Der günstige Personalschlüssel in Kindertageseinrichtungen in Baden-Württemberg darf laut dem Ländermonitoring Frühkindlicher Bildungssysteme 2020 nicht darüber hinwegtäuschen, dass in vielen Einrichtungen im Land der Bildungsauftrag nicht oder nur eingeschränkt umgesetzt werden kann. Grund dafür sind unzureichende Rahmenbedingungen und fehlendes Fachpersonal.
Die Bertelsmann-Stiftung kritisiert, dass die Gruppengrößen und die Personalausstattung nicht überall kindgerecht seien. Zu beanstanden ist nach Bildungsexpertin Kathrin Bock-Formular auch das niedrige Qualifikationsniveau der Fachkräfte. In Baden-Württemberg müsse mehr für die frühkindliche Bildung getan werden.
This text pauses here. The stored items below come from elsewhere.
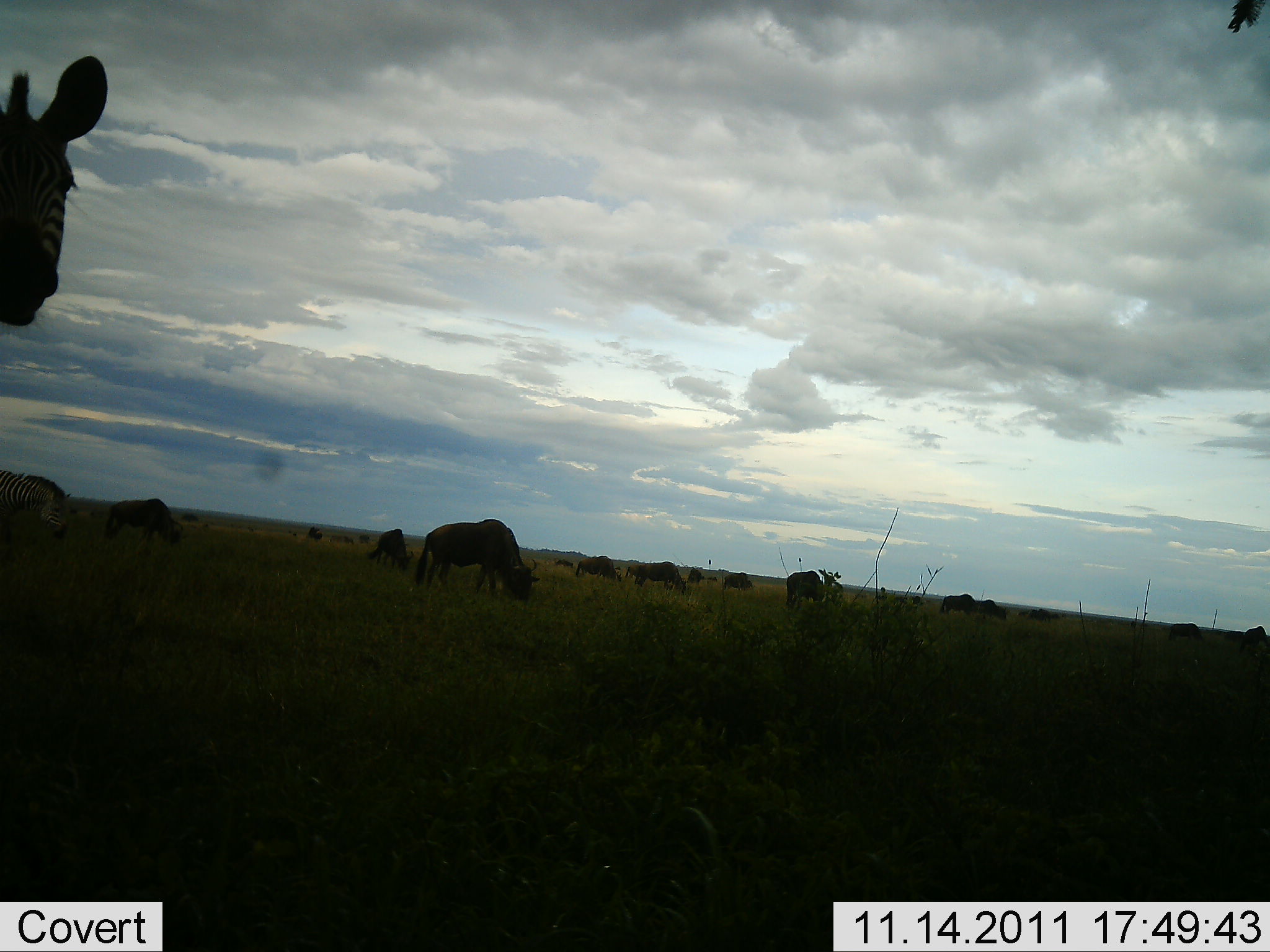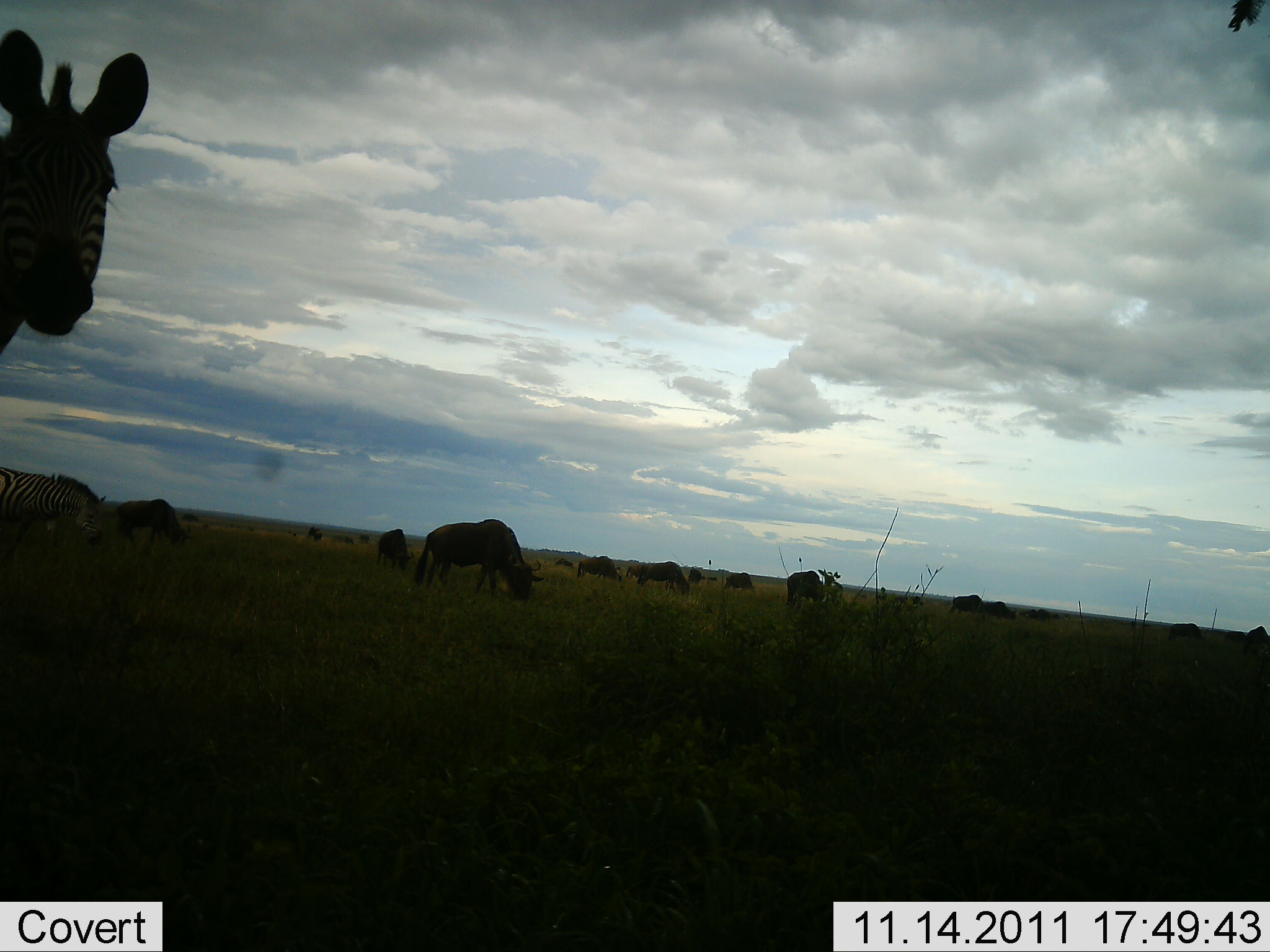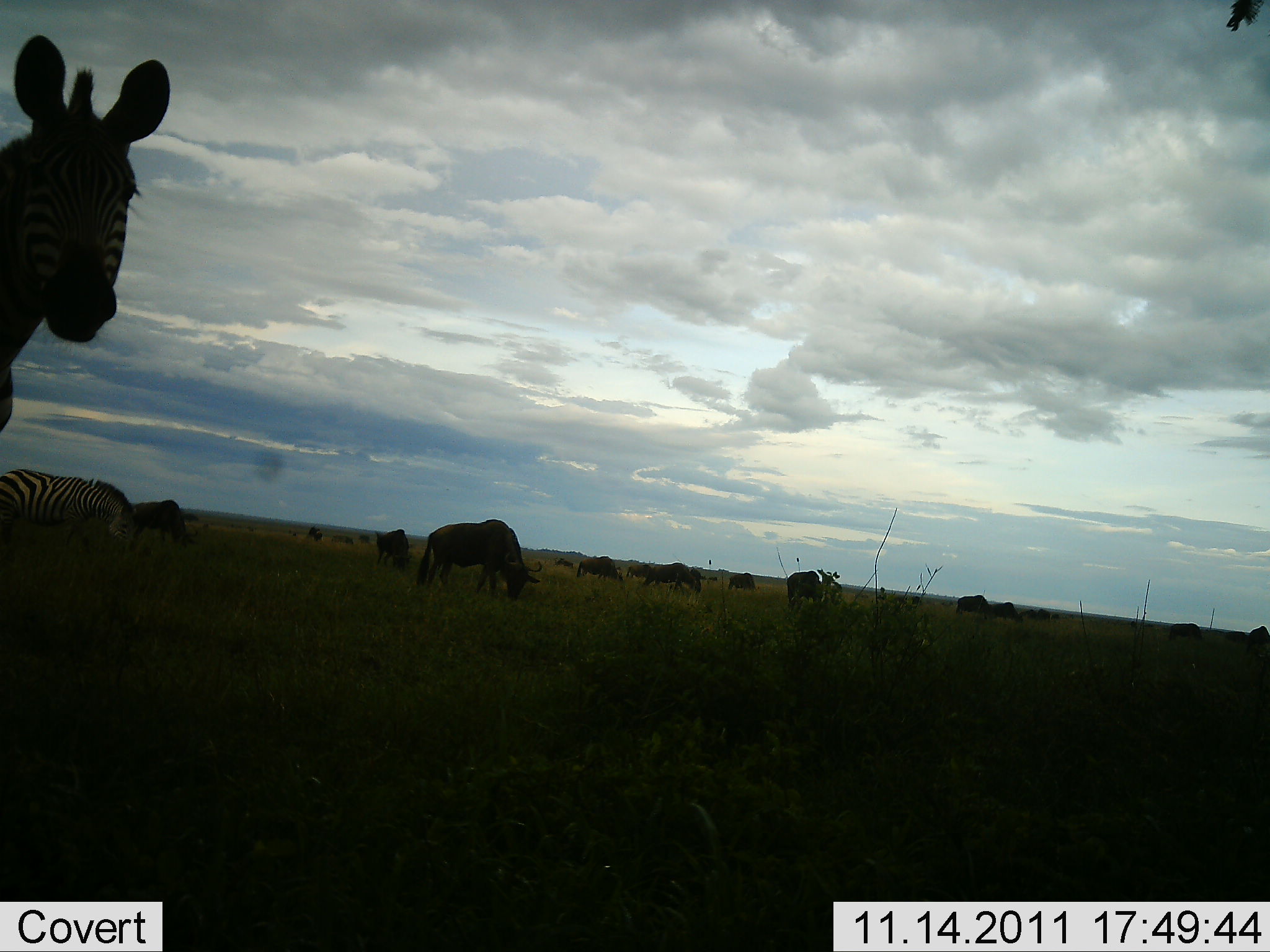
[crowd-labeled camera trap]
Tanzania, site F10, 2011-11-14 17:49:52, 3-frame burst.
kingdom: Animalia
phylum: Chordata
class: Mammalia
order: Artiodactyla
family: Bovidae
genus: Connochaetes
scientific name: Connochaetes taurinus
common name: blue wildebeest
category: wildebeest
Wildebeest (blue wildebeest) (Connochaetes taurinus), count 11-50. Behavior (volunteer vote fractions): standing 57%, resting 0%, moving 21%, interacting 0%. Young present (vote fraction): 0%. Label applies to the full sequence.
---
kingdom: Animalia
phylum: Chordata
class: Mammalia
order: Perissodactyla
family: Equidae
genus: Equus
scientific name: Equus quagga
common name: plains zebra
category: zebra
Zebra (plains zebra) (Equus quagga), count 2. Behavior (volunteer vote fractions): standing 77%, resting 0%, moving 23%, interacting 5%. Young present (vote fraction): 0%. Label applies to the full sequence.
Nach wissenschaftlichen Erkenntnissen sollte eine Kitagruppe nicht mehr als 12 jüngere Kinder bzw. nicht mehr als 18 ältere Kinder umfassen, um Stress für Kinder und Fachpersonal zu vermeiden und faire Bildungschancen zu ermöglichen. Laut Ländermonitoring überschreiten in Baden-Württemberg 43 Prozent aller Gruppen die wissenschaftlichen Vorgaben. Erfreulicherweise betrifft das nur etwa 1 Prozent der Krippengruppen, jedoch etwa 8 Prozent der unter Dreijährigen und alarmierende zwei Drittel aller Kitagruppen (ab Dreijährige, teilweise gemischt mit Zweijährigen). Die Gruppengrößen in Baden-Württembergs Kitas müssten nach Ansicht der Bertelsmann-Stiftung daher dringend verkleinert werden.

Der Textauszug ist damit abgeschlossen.